Confused Not Sure Of Diagnosis4weeks on Sunday I was looking out of the window into the garden when WHAM it felt like a wrecking ball had hit me in the chest. To cut a long story short I spent the Tues-Weds of that week in and of hospital having tests. They ruled out heart conditions, clots, infection, breaks and didn't think there was any inflammation or that it was muscular reasoning for theses 2 being ruled out is because when they pressed on the costochondral joints it wasn't tender and the pain didn't get any worse, also with having a chronic pain condition called CRPS (Complex Regional Pain Syndrome) I'm on very very strong Transtex patches. I was sent home with some Oramorph and that was the end of the hospitals involvement.
I’ve been back and forth to the GP since then looking answers and help with pain control. This morning a saw a different GP and I had to explain yet again, pain down sternum, hurts to cough sneeze laugh breathing deeply move and at time when I’m sat doing naff all, a couple of times is felt like top of my chest was on fire (put was cool to the touch this is a classic CRPS symptom), leaning forwards makes it worse as does laying flat, twisting my body into odd shapes helps but aggravates the lower back (CRPS area). The GP said he thought it could be Tietze Syndrome.

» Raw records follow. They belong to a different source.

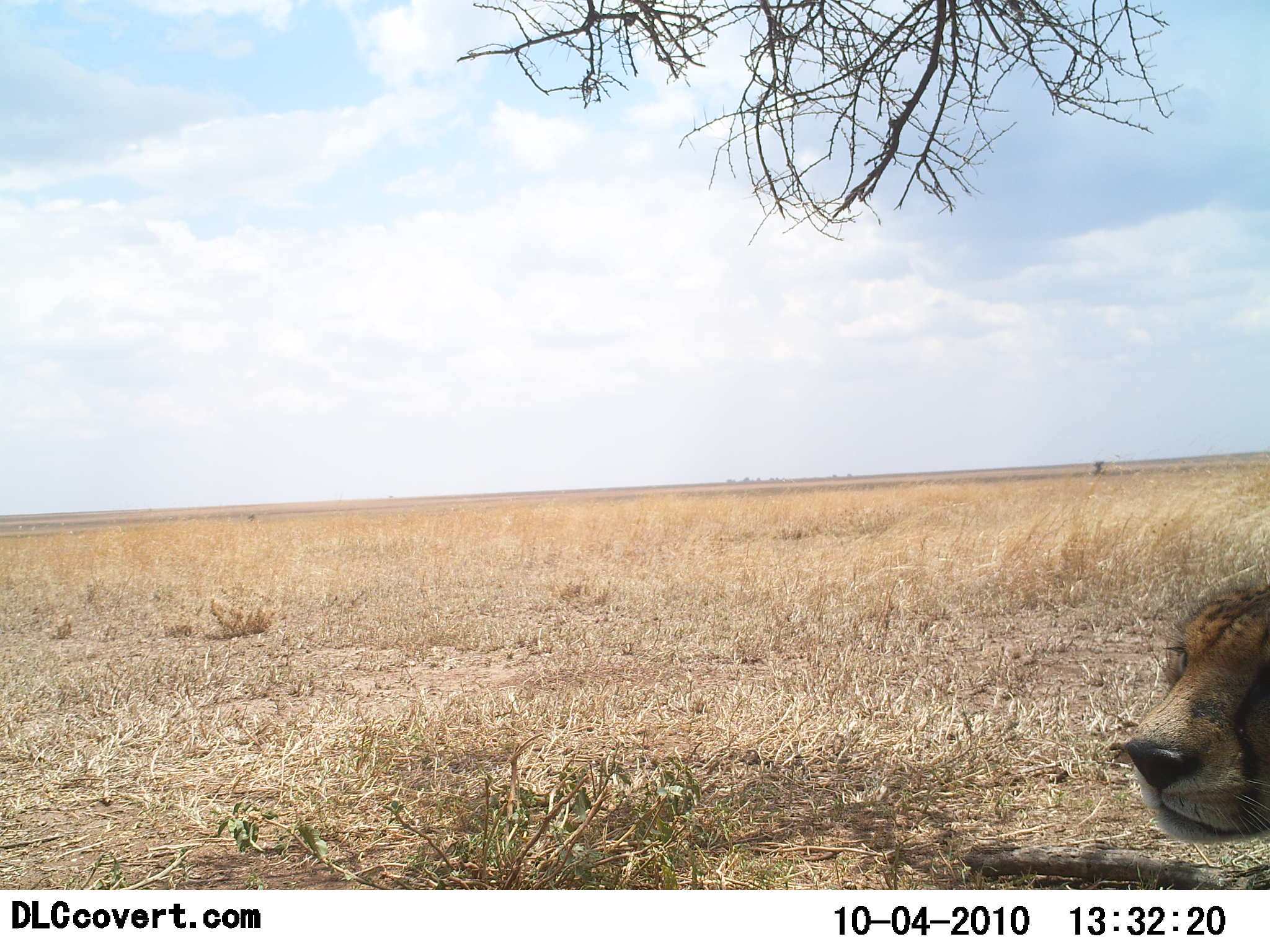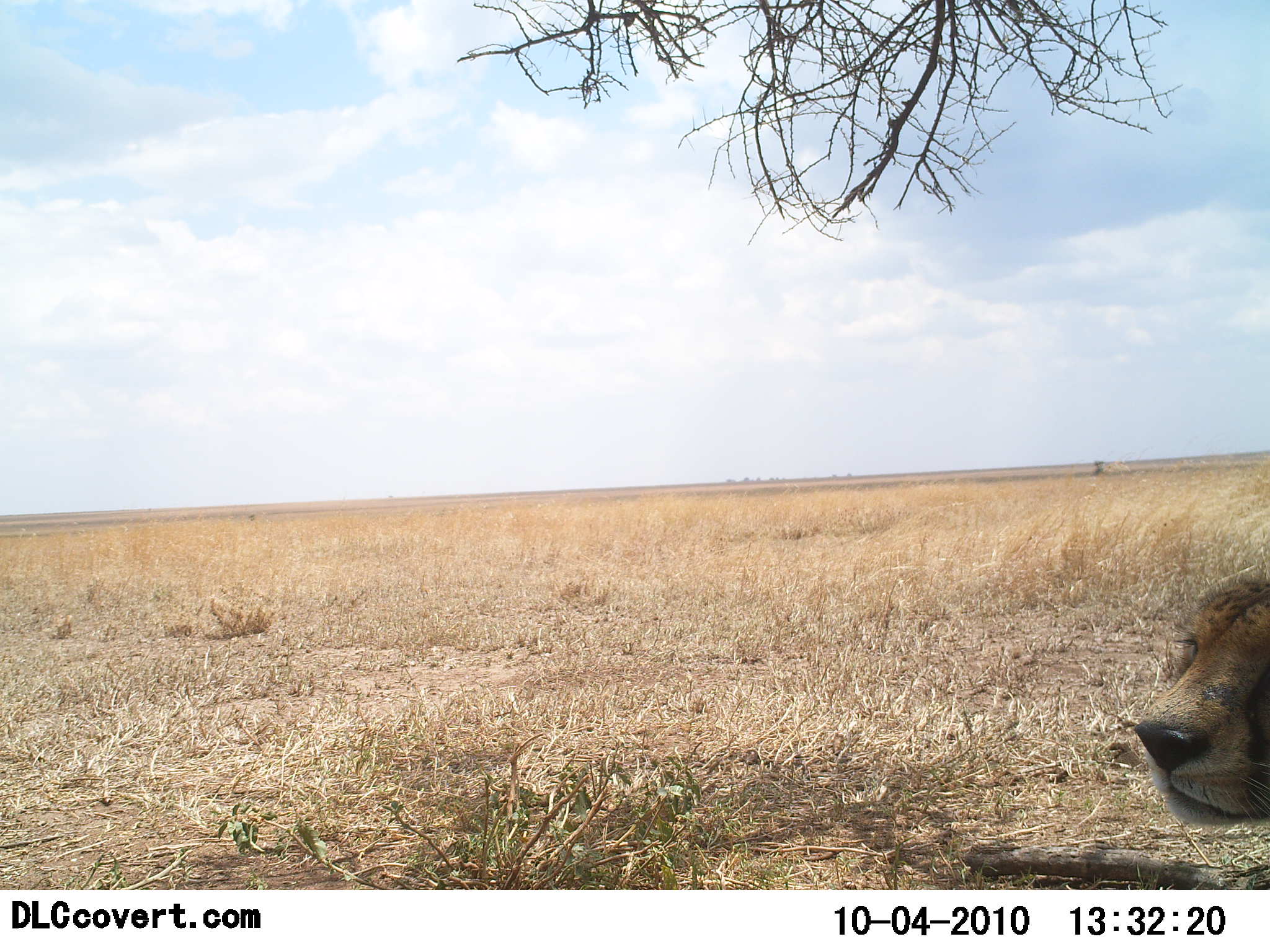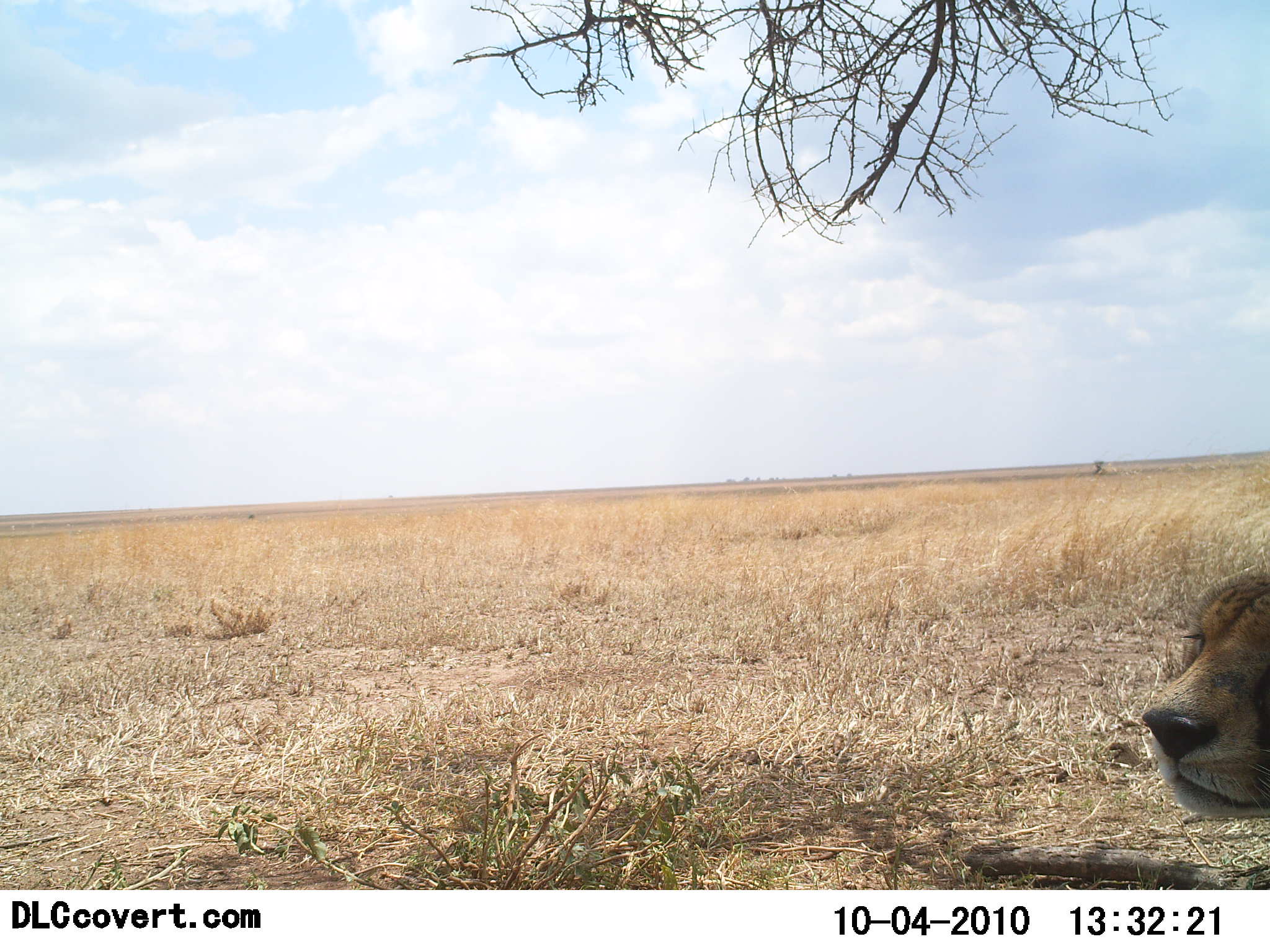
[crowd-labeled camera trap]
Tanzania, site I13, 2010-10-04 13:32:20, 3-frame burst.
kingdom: Animalia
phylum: Chordata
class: Mammalia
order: Carnivora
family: Felidae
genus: Acinonyx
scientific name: Acinonyx jubatus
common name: cheetah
Cheetah (Acinonyx jubatus), count 1. Behavior (volunteer vote fractions): standing 38%, resting 62%, moving 0%, interacting 0%. Young present (vote fraction): 0%. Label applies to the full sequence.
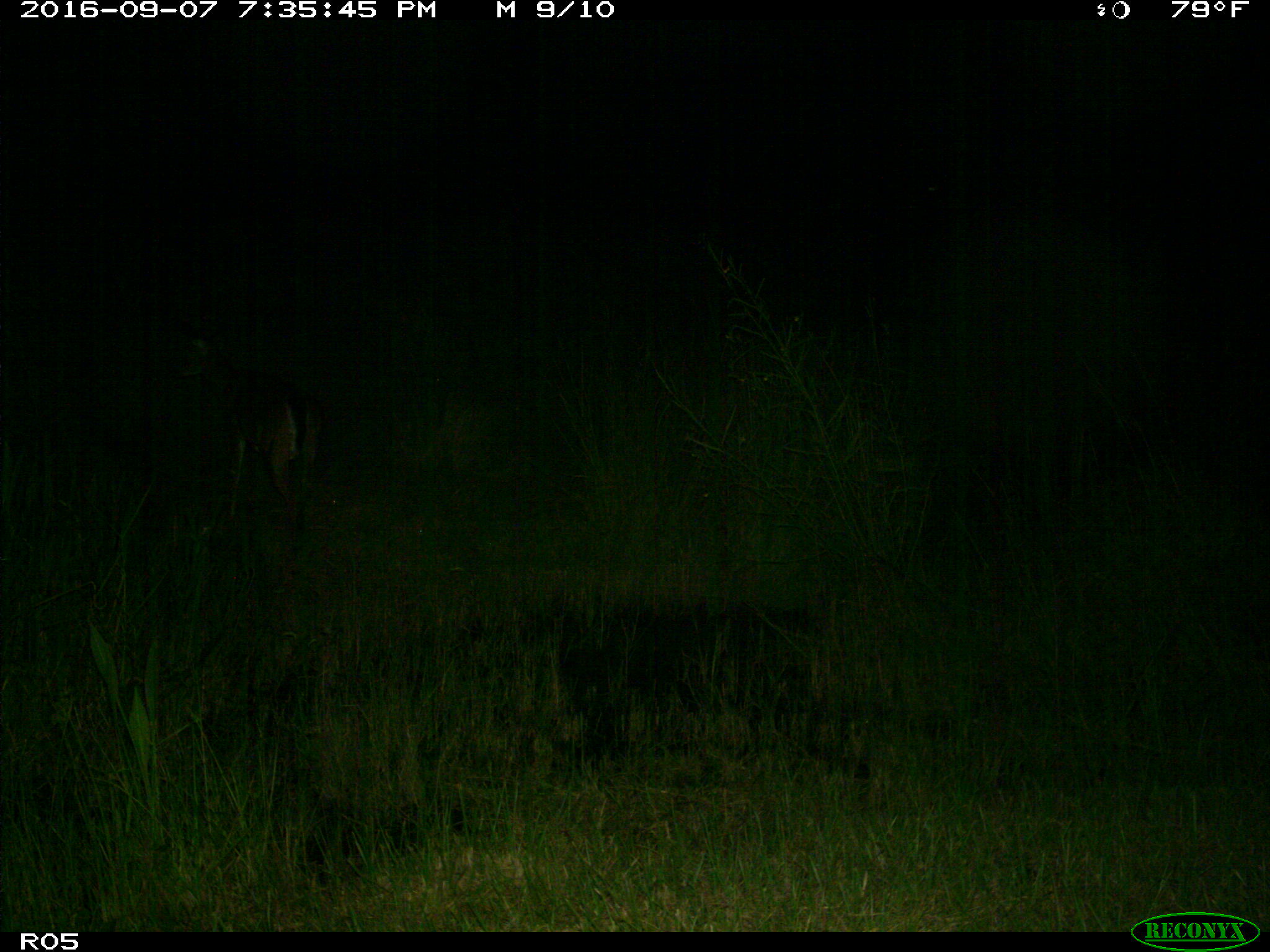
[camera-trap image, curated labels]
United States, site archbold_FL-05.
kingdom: Animalia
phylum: Chordata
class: Mammalia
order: Artiodactyla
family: Cervidae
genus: Odocoileus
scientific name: Odocoileus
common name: deer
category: unidentified deer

He takes me into the examining room and presses along my costochondral joints now today 1 of them was a little tender but hasn't been when checked before. He then did some physical tests 1 was for me to put my fists together knuckle to knuckle so my elbows pointed out <> . He then put his hands under each elbow and asked me to push down. WOW this was great no pain but the Dr was shocked when I told him and had me do it again which again took the pain away. Still puzzled he next had me stand up with my left arm out stretched touching the wall with my hand and then asked me to keep touching the wall keeping my arm straight and to twist my body towards the right. This had no effect apart from aggravate my ankles (another CRPS site). He was surprised by this.
We go back into the consultation room and he says he’s sure its Tietze Syndrome, prescribed me anti inflammatories give me another sick note for a week and sends me home to look up the condition.
Which I have. Ok my sternum kills, I now have 1 tender area which I didn't have before at least 5different people have prodded that area between the pain 1st coming on and today and it wasn’t tender then so I’m a little puzzled why it suddenly is today, I've got no swelling non I Drs have even said that there’s no swelling so it’s not a case of me not been able to it coz I’m looking at a different angle. I don’t feel any tightness or crushing sensation. People have said that putting their arms around themselves and squeezing (hugging yourself) helps. Not for me I find it best to push my shoulders back and my chest forwards but is a killer to my back. I also find pushing down on the sternum helps especially when I get the sudden sharp pain which can happen at any time (including while sat watching a film doing nothing). People have also mentioned using heat and that laying on their back helps. Heat on my chest makes me very hot and uncomfy though the warm shower helps as does the steam in the air, cold is a big big no no. No matter which way I lay it hurts like hell I'm having to sleep upright laying back only slightly. I find using my crutches to walk with painful moving my arms up down in out and holding them out for any length of time painful as is lifting. Sounds and environmental changes can make it worse. Like I've said before I've had a burning sensation, I also get redness and skin can look mottled (not inconjuction with the burning)
So I'm now left wondering if the GP was right. It was obvious my body didn't react in the way he thought it would if it was Tietze. From what I've read I've only a few symptoms match and as swelling is what differentiates Tietze Syndrome from Costochondritis and I don't have and never have had swelling, it makes Costochondritis more likely than Tietze. My chest is acting more like my CRPS areas but my pain consultant won't comment on it or even see me.
I have had chest pain before the 1st time was as a teenage I kept getting sharp crushing pain to the chest which made breathing difficult that went on for about 6-8months with it coming and going, was put down to growing pains. The other time was about 3yrs ago, again it was pain to the sternum which came on gradually I had tender points but the pain was tolerable but got in the way a little. GP said it was muscular and it would go slowly. It did in a way but I've always had a slight niggle there (1-3 on pain scale).it would get worse when the CRPS flares big time. I mentioned this to pain consultant and asked if it could be a spread. She said it was possible nothing more was said. Now when hospital Drs or GPs contact her she says it can’t be CRPS and 'can't comment on this acute pain' (a direct quote from a 2line email she sent to GP).
So now I'm totally confused not sure if GP is right or if he's got confused with Costochondritis, also as it's displaying the same symptoms as my CRPS areas in the back of my mind I’m thinking could it be spread.
Sorry for the big long rant. Is there anyone out there who can please help me sort things out in my mind or shed some light on why the GP thinks the pain is Tietze?